Jiu-Jitsu Mindset

There is a very important lesson professor Asche learned as a blue belt student while training under Master John Machado and as a black belt professor under Roberto ‘Gordo’ that still holds strong in his teaching today. Is the fact that your training is only as good as you make it. That rule holds true to both Professor and student alike. If you teach class, no matter what the surrounding circumstances of life are holding (good or bad) and give 100% of yourself the results of successful comprehension greatly outweigh those of failure. As a student, no matter where you are or who you are training with in class, even if you are training solo it can still be an outstanding class. What does this come down to? Your attitude and willingness to succeed in Jiu-Jitsu. This same attitude you build and re-enforce with your training habits also transfers into everyday life off of the mats. Soon you will find that there are many opportunities to create good experiences out of any and every situation you find yourself in. 

What exactly do we mean about training ‘only being as good as we make it’? Regardless of whether you are a purple belt competitor training with a blue belt hobbyist, brand new white belt learning the moves or a black belt training with your own students you can still walk away from any training situation better than you started. No matter if your training partners are beginner, intermediate or advanced skill levels, you can with out a doubt get great training out of every session. 

In regards to a class with training partners the functionality and success of your personal training comes down to open-mindedness and willingness to make the most of each situation, every minute you are on the mat training. Commit to giving your all to everything you do. The only person you cheat by being sloppy, not doing all of your reps in drilling, stopping before you are finished, missing warm-ups or talking while others are training is yourself. And that last reference to ‘cheating yourself’ is even more applicable to those who have aspirations of becoming a champion competitor and applies to everyone who trains. Remember, from the moment class begins to the minute it ends you are in charge of making the most out of that session.

Ask yourself: If you have already committed your time to any activity, in this case Jiu-Jitsu why would you not be willing to apply yourself whole heartedly by doing your own personal best every time you do that activity? The decision to learn and become proficient at Jiu-Jitsu has already been made. Now it is time to apply yourself through effort in order to achieve what you set out to do. 

Worried about not having partners who are experienced enough to give you good training? You are making excuses for yourself to fail.
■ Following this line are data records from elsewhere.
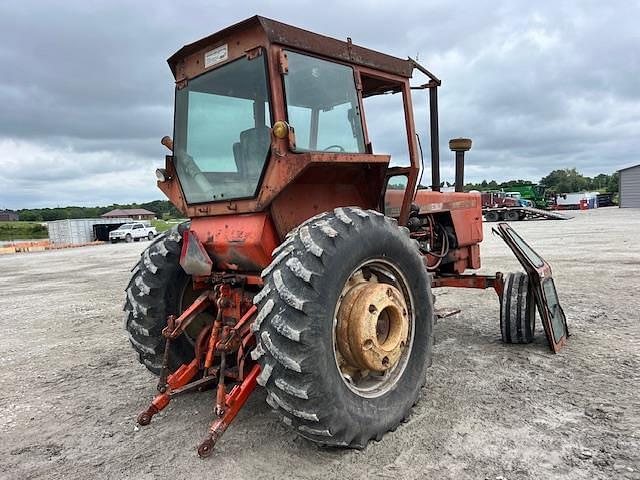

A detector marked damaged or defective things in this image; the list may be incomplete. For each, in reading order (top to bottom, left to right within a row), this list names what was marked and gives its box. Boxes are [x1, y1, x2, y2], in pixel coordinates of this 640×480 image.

rusty red tractor [126, 16, 568, 456]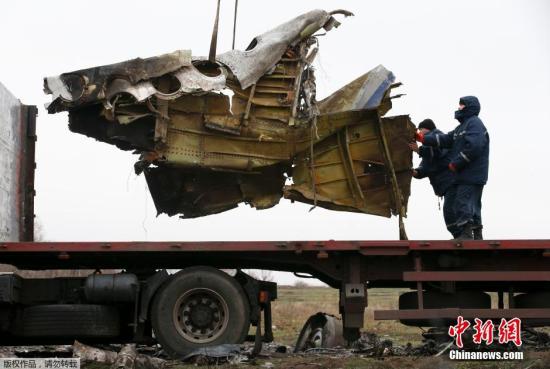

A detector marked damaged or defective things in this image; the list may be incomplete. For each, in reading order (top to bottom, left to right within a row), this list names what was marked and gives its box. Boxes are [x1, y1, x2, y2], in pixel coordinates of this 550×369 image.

burned metal debris [44, 9, 414, 218]
charred debris [44, 9, 414, 221]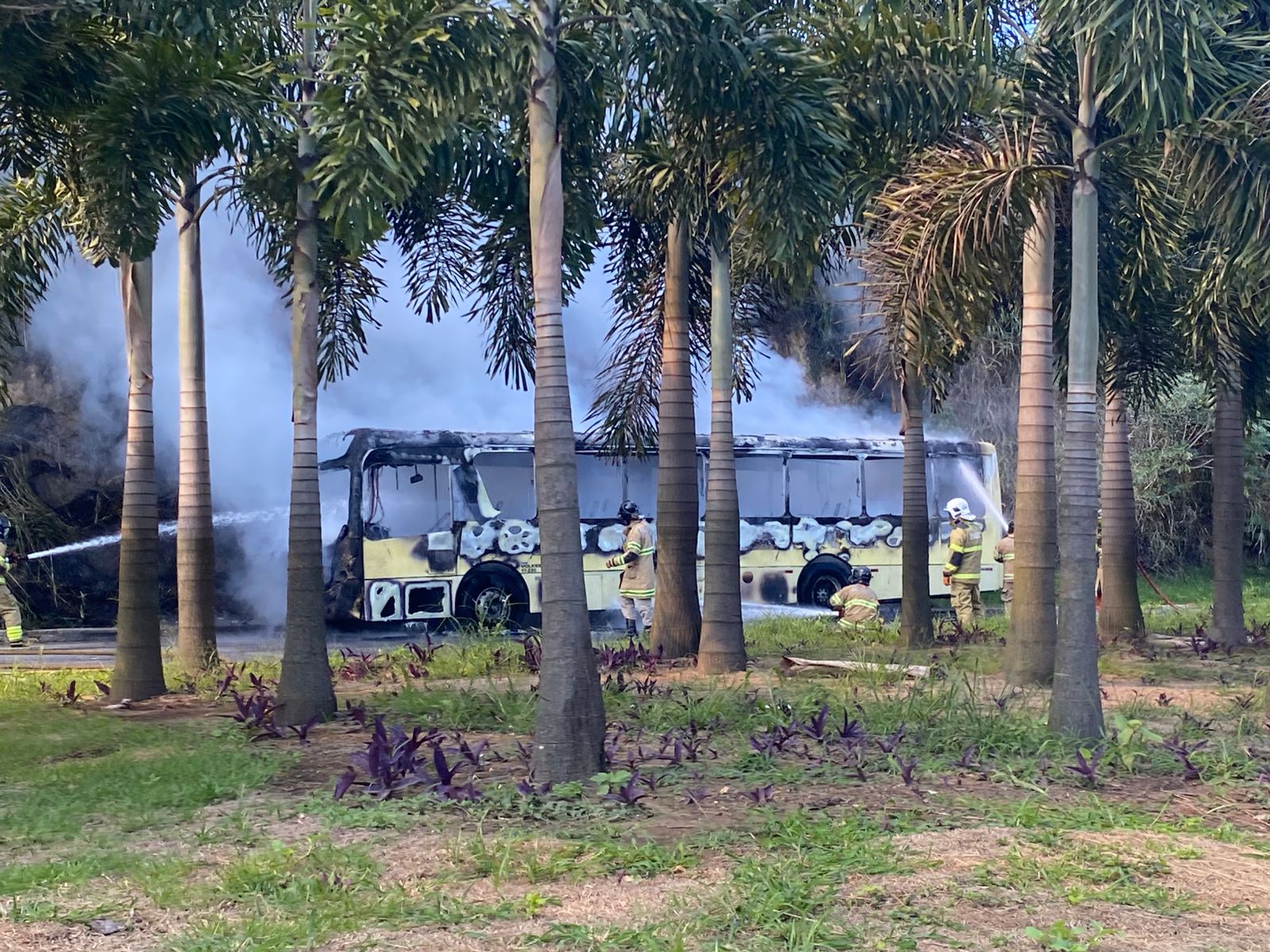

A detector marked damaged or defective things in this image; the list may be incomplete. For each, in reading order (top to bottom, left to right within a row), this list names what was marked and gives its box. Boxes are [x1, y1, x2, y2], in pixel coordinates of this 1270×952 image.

burnt bus interior [318, 432, 991, 627]
charred bus roof [320, 428, 991, 470]
burned bus [318, 432, 1000, 627]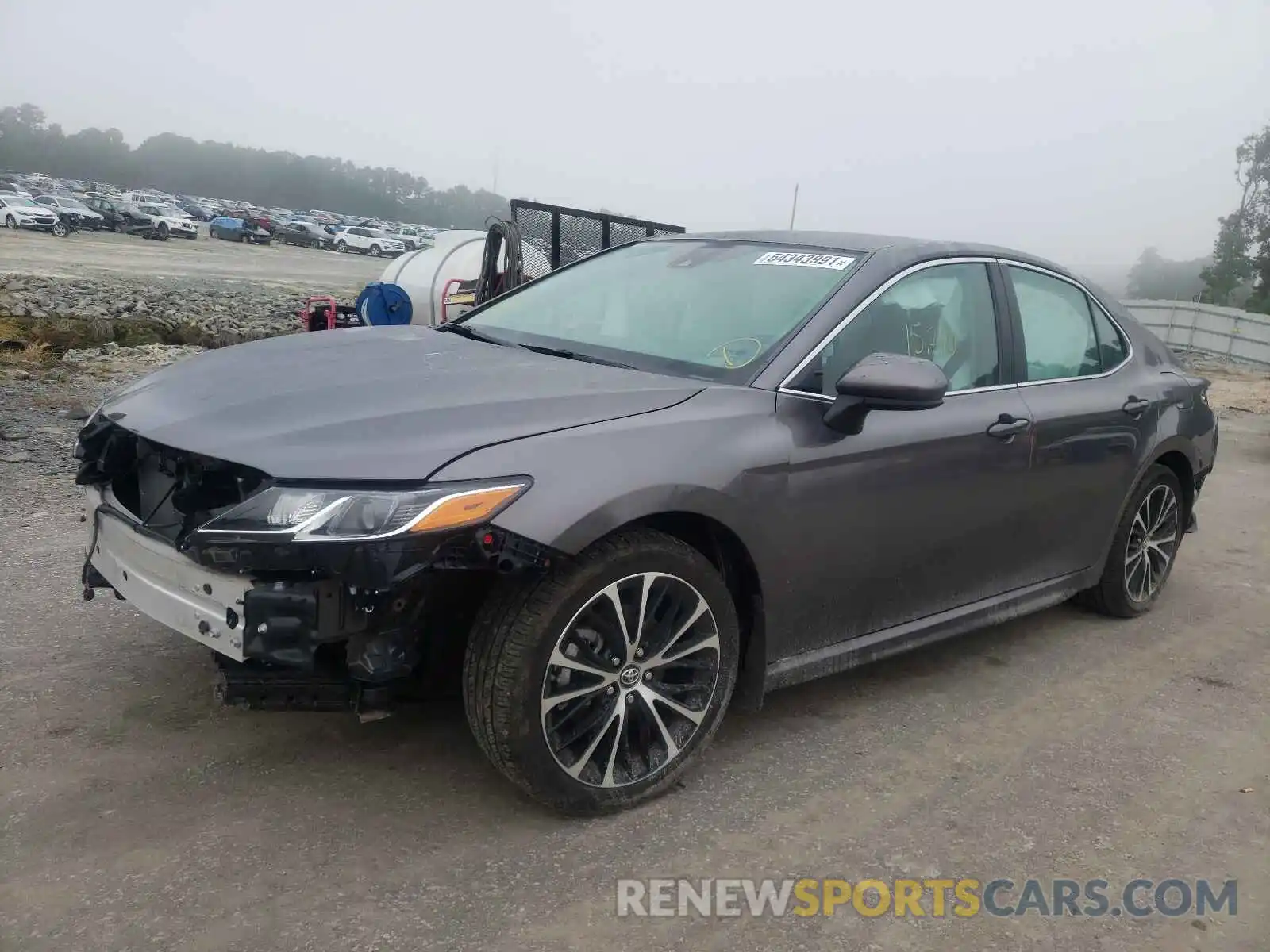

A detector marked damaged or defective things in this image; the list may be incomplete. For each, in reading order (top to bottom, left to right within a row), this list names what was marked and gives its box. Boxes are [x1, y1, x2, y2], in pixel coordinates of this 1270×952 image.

crushed front bumper [85, 487, 252, 660]
damaged front end of car [75, 416, 556, 716]
broken headlight housing [194, 479, 530, 540]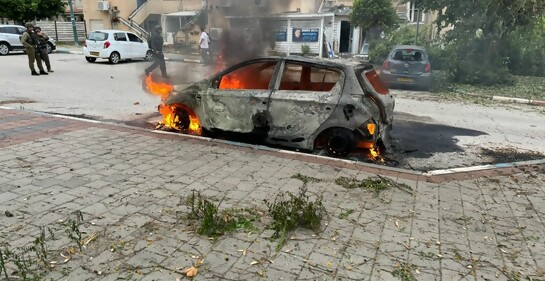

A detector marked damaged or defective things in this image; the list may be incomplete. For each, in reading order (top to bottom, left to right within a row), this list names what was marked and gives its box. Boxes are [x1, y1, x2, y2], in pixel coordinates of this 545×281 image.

charred car body [151, 56, 394, 158]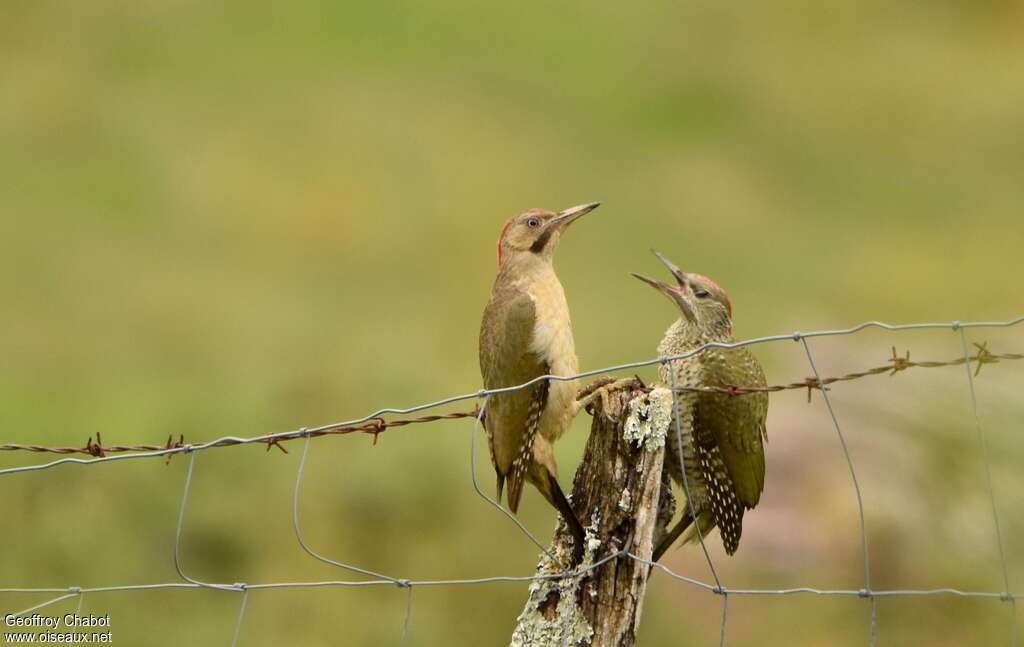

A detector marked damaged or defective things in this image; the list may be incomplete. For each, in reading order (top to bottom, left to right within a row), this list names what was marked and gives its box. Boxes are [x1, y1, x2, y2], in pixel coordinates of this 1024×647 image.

rusty barbed wire [2, 342, 1016, 458]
There are a number of Jiu-Jitsu world champions who trained themselves at their own academies, with their own students (Roger Gracie and Rafael Lovato JR. to name a couple) and took home gold medals from the most prestigious championships in the world. Instead of making yourself excuses to fail, make excuses to do the necessary work that leads you to success. Make yourself excuses to succeed in obtaining the objectives you have set forth! 

How can you make those rounds count with a less experienced training partner? Put yourself in positions that are challenging to you to recover from, set and only allow yourself to work specific techniques, transitions or submission from very specific set-ups or positions. 

When we are talking about training by yourself, practice each and every movement to the best of your ability. Challenge yourself to be sharper, more proficient and use better economy of motion every time you execute a movement or drill. The refinement of core movements will provide you with better transitions, faster reactions and a better overall understanding of Jiu-Jitsu. If you are serious about Jiu-Jitsu and consistently improving your ability as a martial artist, it is up to no one else except you to make yourself better.